Acordo Coletivo Especial (ACE): um projeto contra os direitos dos trabalhadores

Em setembro de 2011, o Sindicato dos Metalúrgicos do ABC paulista entregou ao governo federal um projeto chamado Acordo Coletivo Especial (ACE), elaborado a partir de seminários realizados com especialistas e as entidades patronais, a Federação das Indústrias de São Paulo (FIESP) e a Confederação Nacional da Indústria (CNI).

Segundo seus autores, o projeto visa “modernizar as relações de trabalho” no Brasil, portanto diz respeito ao conjunto da classe trabalhadora brasileira, um “divisor de águas no mundo do trabalho”, como dizem os próprios proponentes.

O projeto, que não foi submetido à discussão na Central Única dos Trabalhadores durante sua elaboração, está em estudo no governo federal, para posterior tramitação no Congresso Nacional (1).

==*==

> Tarefas e exercícios
a) Transcreva do trecho sobre o Acordo Coletivo Especial a passagem que começa em "Acordo Coletivo Especial (ACE): um" e segue até "Congresso Nacional (1).".
b) Indique se cada afirmação abaixo está de acordo com o trecho sobre o Acordo Coletivo Especial, respondendo sim ou não e citando as palavras do trecho que decidem a questão.
(i) O projeto foi entregue ao governo federal em setembro de 2011.
(ii) O projeto foi discutido na Central Única dos Trabalhadores durante sua elaboração.
(iii) O projeto já foi aprovado pelo Congresso Nacional.
c) Resuma em duas frases o trecho sobre o Acordo Coletivo Especial.

> Bloco de dados
==*==

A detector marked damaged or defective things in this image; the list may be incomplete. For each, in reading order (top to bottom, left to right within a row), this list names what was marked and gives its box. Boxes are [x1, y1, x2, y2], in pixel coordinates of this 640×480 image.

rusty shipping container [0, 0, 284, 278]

==*==

> Respostas das tarefas
a)
Acordo Coletivo Especial (ACE): um projeto contra os direitos dos trabalhadores

Em setembro de 2011, o Sindicato dos Metalúrgicos do ABC paulista entregou ao governo federal um projeto chamado Acordo Coletivo Especial (ACE), elaborado a partir de seminários realizados com especialistas e as entidades patronais, a Federação das Indústrias de São Paulo (FIESP) e a Confederação Nacional da Indústria (CNI).

Segundo seus autores, o projeto visa “modernizar as relações de trabalho” no Brasil, portanto diz respeito ao conjunto da classe trabalhadora brasileira, um “divisor de águas no mundo do trabalho”, como dizem os próprios proponentes.

O projeto, que não foi submetido à discussão na Central Única dos Trabalhadores durante sua elaboração, está em estudo no governo federal, para posterior tramitação no Congresso Nacional (1).

b)
(i) Sim: "Em setembro de 2011, o Sindicato dos Metalúrgicos do ABC paulista entregou ao governo federal um projeto chamado Acordo Coletivo Especial (ACE)".
(ii) Não: "não foi submetido à discussão na Central Única dos Trabalhadores durante sua elaboração".
(iii) Não: "está em estudo no governo federal, para posterior tramitação no Congresso Nacional".

c) Em setembro de 2011, o Sindicato dos Metalúrgicos do ABC paulista entregou ao governo federal o projeto Acordo Coletivo Especial (ACE), elaborado em seminários com especialistas, a FIESP e a CNI, e que, segundo seus autores, visa "modernizar as relações de trabalho" no Brasil. Sem ter sido submetido à discussão na Central Única dos Trabalhadores, o projeto está em estudo no governo federal, para posterior tramitação no Congresso Nacional.